Parmi les acteurs financiers présents, Bpifrance, la banque publique d’investissement, jouera un rôle clé. L’institution, déjà active dans le financement des PME et ETI, devrait mettre en avant ses dispositifs dédiés aux acteurs de la souveraineté industrielle, dont fait partie la défense. Allianz France, présent en tant qu’assureur, complétera ce dispositif en proposant des solutions adaptées aux risques spécifiques du secteur.
Un secteur en pleine mutation
La présence des banques à Eurosatory reflète aussi une transformation profonde de l’industrie de la défense. En Europe, le secteur avait longtemps pâti d’une image négative, associée à des conflits lointains ou à des budgets militaires jugés excessifs. « Le secteur, en temps de paix en Europe, avait peu la cote », rappelle un observateur du monde bancaire. Pourtant, avec l’invasion de l’Ukraine par la Russie en 2022 et la montée des tensions géopolitiques, les priorités ont changé.
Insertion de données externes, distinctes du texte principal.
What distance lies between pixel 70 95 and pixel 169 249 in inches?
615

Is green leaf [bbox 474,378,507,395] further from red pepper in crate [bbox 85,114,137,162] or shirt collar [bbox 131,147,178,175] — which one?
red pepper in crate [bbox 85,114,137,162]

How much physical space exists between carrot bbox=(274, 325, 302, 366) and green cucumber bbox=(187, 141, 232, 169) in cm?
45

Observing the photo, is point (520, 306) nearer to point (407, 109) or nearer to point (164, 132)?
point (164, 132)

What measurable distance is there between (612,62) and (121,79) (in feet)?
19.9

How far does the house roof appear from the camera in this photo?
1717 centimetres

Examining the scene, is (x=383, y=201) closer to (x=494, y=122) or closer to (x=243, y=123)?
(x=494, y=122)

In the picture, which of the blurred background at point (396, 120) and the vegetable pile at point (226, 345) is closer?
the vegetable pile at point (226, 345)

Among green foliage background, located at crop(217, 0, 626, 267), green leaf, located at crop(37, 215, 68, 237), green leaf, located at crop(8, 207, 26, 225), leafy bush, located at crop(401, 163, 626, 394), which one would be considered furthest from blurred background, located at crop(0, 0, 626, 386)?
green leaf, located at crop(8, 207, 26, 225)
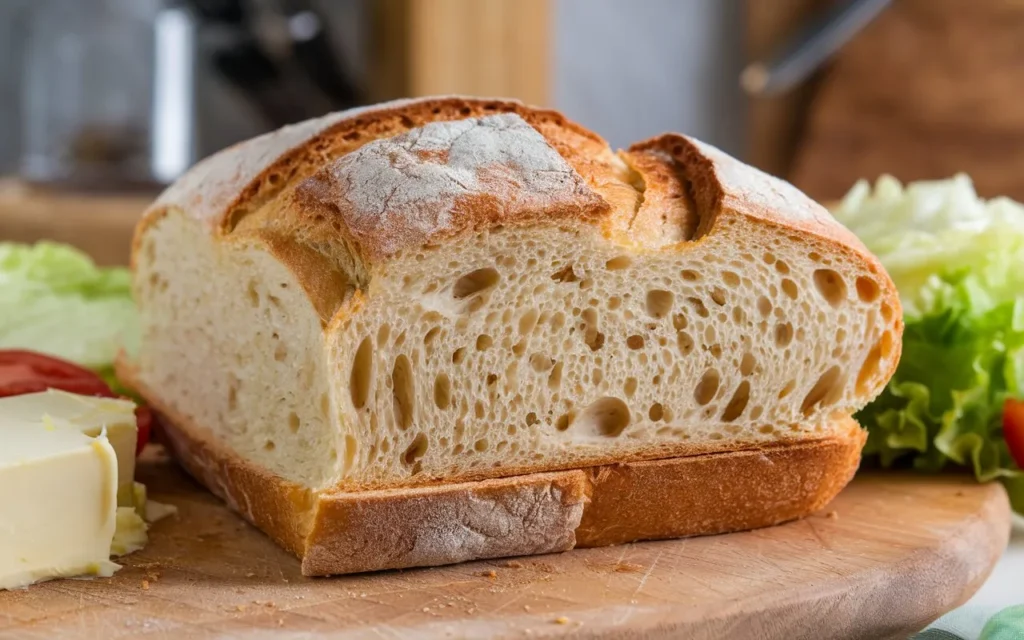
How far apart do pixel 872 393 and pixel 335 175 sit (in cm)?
127

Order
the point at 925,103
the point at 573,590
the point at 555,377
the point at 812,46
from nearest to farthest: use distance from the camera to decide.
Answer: the point at 573,590
the point at 555,377
the point at 812,46
the point at 925,103

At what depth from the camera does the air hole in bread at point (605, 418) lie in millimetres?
2396

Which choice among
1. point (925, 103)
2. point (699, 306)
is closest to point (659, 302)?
point (699, 306)

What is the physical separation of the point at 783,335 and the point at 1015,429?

La France, comme d’autres pays européens, a lancé des plans de réarmement ambitieux, visant à renforcer ses capacités industrielles et militaires.
Cette dynamique se traduit par une augmentation des commandes publiques et une recherche accrue de financements privés. Les banques, qui avaient historiquement peu de liens avec ce secteur, y voient désormais une opportunité de diversification de leurs portefeuilles. « Nous avons beaucoup de rendez-vous », confie un responsable de Crédit agricole, évoquant l’affluence attendue sur son stand lors du salon. Les acteurs du capital-investissement, comme Largillière Finance ou Weinberg Capital Partners, compléteront ce dispositif en ciblant des start-up et des PME innovantes dans les technologies de défense.
Un salon sous haute tension géopolitique
Eurosatory 2026 se tiendra dans un contexte international particulièrement tendu. Avec 2 500 industriels de l’armement attendus, le salon sera l’occasion pour les entreprises françaises de présenter leurs innovations, mais aussi de nouer des partenariats stratégiques. La présence des banques n’est pas anodine : elle envoie un signal fort aux industriels, mais aussi aux partenaires étrangers. « C’est une première qui montre que la France prend au sérieux sa souveraineté industrielle et militaire », analyse un expert en économie de la défense.
Parmi les enjeux de cette édition, la question des exportations d’armement occupera une place centrale. Les entreprises françaises, comme Dassault Aviation ou Naval Group, pourraient y signer de nouveaux contrats, notamment avec des pays d’Europe de l’Est ou du Moyen-Orient. Les banques, en tant que financeurs, joueront un rôle déterminant dans la sécurisation de ces transactions, souvent complexes et soumises à des réglementations strictes.
D’ici la fin de l’année, les premières annonces de partenariats entre banques et industriels pourraient être officialisées. Le salon Eurosatory 2026 servira donc de tremplin pour des collaborations qui, si elles se confirment, pourraient redéfinir durablement l’écosystème français de la défense.
Cette présence s’inscrit dans le cadre d’une volonté politique de relancer le financement du secteur de la défense, historiquement peu soutenu par les banques en Europe. Le gouvernement français a explicitement appelé le monde de la finance à amplifier son soutien au réarmement, selon Le Figaro.
Outre les six grandes banques françaises (BNP Paribas, Crédit agricole, BPCE, Société générale, Crédit mutuel et La Banque postale), on retrouvera la banque néerlandaise ING, Bpifrance, Allianz France, ainsi que des sociétés de capital-investissement comme Largillière Finance et Weinberg Capital Partners.